Résumé IAfondé sur l'exposé des motifs (voir le PDF).
Déposé par
Ce que fait le texte
Cette proposition de loi vise à renforcer les prérogatives des sociétés d'aménagement foncier et d'établissement rural (SAFER) en matière de préemption, notamment en allongeant la durée de l'usufruit et en étendant ce droit aux ventes en viager. Elle introduit également des obligations déclaratives pour les cédants et cessionnaires afin de limiter les contournements du droit de préemption, tout en inversant la charge de la preuve en cas de contentieux sur les cessions d'usufruit ou de nue-propriété.
Personnes concernées
Les sociétés d'aménagement foncier et d'établissement rural (SAFER) sont directement concernées, car la proposition de loi vise à renforcer leur droit de préemption et leurs prérogatives pour mieux réguler le marché foncier agricole. Les agriculteurs, en particulier ceux cherchant à s'installer, bénéficient indirectement de ces mesures, qui visent à lutter contre l'accaparement des terres et à faciliter le renouvellement générationnel dans l'agriculture.
Dispositions clés
- Renforcement des obligations déclaratives. La proposition de loi impose des obligations déclaratives renforcées pour les cessions d'usufruit et de nue-propriété, permettant aux SAFER de mieux vérifier la sincérité des informations et de limiter le contournement du droit de préemption.

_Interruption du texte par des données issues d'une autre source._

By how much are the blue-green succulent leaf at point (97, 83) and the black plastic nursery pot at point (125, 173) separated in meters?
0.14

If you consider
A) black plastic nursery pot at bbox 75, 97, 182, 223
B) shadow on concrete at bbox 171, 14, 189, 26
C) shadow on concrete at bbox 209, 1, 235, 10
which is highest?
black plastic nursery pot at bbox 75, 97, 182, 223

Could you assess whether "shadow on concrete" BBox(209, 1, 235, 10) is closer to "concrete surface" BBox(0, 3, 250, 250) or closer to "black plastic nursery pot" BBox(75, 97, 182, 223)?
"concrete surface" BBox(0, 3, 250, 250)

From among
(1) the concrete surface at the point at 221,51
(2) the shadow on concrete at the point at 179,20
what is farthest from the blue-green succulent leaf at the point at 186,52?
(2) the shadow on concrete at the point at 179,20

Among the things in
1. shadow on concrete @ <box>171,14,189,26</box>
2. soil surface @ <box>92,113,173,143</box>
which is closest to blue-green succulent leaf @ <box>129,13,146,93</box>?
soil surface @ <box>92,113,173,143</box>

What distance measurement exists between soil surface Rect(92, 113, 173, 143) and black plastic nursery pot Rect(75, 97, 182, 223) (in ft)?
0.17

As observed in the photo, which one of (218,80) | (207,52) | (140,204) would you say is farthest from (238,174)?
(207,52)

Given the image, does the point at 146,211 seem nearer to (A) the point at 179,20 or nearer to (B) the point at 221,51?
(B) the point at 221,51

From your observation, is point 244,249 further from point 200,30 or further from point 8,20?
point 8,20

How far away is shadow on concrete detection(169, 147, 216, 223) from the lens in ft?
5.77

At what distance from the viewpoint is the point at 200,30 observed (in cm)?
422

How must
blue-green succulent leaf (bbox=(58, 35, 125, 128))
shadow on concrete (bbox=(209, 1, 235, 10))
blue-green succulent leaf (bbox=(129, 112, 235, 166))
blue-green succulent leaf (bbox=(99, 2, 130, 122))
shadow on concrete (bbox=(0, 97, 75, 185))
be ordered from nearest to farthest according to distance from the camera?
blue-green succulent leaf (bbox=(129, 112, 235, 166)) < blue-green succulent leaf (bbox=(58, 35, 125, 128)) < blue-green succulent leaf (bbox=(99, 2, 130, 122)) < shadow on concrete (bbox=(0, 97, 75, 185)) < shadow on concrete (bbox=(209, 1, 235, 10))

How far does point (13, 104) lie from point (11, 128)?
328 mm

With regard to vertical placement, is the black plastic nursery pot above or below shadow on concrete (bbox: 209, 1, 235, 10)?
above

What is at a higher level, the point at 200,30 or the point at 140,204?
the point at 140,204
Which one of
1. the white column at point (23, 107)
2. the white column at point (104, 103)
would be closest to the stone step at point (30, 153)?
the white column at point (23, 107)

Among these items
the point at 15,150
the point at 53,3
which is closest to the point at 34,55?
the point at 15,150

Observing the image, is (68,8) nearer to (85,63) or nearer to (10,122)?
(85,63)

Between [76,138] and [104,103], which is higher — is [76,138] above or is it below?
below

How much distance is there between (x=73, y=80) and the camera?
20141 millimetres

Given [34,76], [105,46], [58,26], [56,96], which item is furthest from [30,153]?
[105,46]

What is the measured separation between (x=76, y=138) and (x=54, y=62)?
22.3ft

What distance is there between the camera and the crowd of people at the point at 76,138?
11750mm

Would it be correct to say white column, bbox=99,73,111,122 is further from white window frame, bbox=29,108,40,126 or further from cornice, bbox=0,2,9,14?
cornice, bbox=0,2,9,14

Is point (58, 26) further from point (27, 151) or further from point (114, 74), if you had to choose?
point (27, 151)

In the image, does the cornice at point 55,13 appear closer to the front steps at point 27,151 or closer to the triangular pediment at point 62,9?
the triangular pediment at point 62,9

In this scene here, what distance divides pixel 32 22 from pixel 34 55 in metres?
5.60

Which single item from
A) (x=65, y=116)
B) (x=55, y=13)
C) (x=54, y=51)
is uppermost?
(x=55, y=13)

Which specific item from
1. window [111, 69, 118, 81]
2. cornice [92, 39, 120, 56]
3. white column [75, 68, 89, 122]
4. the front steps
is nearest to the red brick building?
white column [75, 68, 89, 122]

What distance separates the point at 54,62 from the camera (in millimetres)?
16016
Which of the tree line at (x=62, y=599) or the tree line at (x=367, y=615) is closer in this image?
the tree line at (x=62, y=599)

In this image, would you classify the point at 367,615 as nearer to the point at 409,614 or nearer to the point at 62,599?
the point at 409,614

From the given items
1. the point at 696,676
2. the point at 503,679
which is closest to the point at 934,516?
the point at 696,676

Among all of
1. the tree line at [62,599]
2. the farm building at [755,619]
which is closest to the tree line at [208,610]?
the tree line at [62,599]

- Inversion de la charge de la preuve. En cas de contentieux sur des cessions d'usufruit ou de nue-propriété, la charge de la preuve est inversée, incombant désormais au cédant et au cessionnaire de prouver l'absence d'intention frauduleuse.
- Allongement de la durée de préemption. La durée de l'usufruit restant à courir pour permettre la préemption par les SAFER est portée à neuf ans, contre deux ans auparavant, renforçant ainsi leur capacité d'intervention.
- Extension du droit de préemption. Le droit de préemption des SAFER est étendu aux ventes en viager, afin de prévenir les contournements de ce droit dans ce type de transactions.
- Dispositions financières. L'article 3 prévoit les mesures financières nécessaires pour garantir la recevabilité de la proposition de loi.
- Conditions d'entrée en vigueur. L'article 4 établit les conditions d'entrée en vigueur de la proposition de loi.
Impact budgétaire
Non applicable : Pas d'estimation budgétaire indépendante disponible pour ce texte
Dates d'entrée en vigueur
Non applicable : L'exposé des motifs n'aborde pas les dates d'entrée en vigueur
Lien avec le droit existant
Le texte vise à renforcer le droit de préemption des sociétés d'aménagement foncier et d'établissement rural (SAFER) en réponse aux contournements observés des outils de gestion du foncier, notamment en ce qui concerne les cessions en démembrement de propriété. Il modifie ainsi les règles établies par l'article 141-1 du code rural et de la pêche maritime, qui définit les missions des SAFER.
Objet déclaré
Cette proposition de loi vise à renforcer les prérogatives des sociétés d'aménagement foncier et d'établissement rural (SAFER) en matière de préemption, afin de lutter contre les abus liés aux ventes en démembrement de propriété. Elle cherche à garantir le renouvellement générationnel des agriculteurs et à réguler le marché foncier agricole, en assurant une meilleure transparence et en inversant la charge de la preuve en cas de contentieux.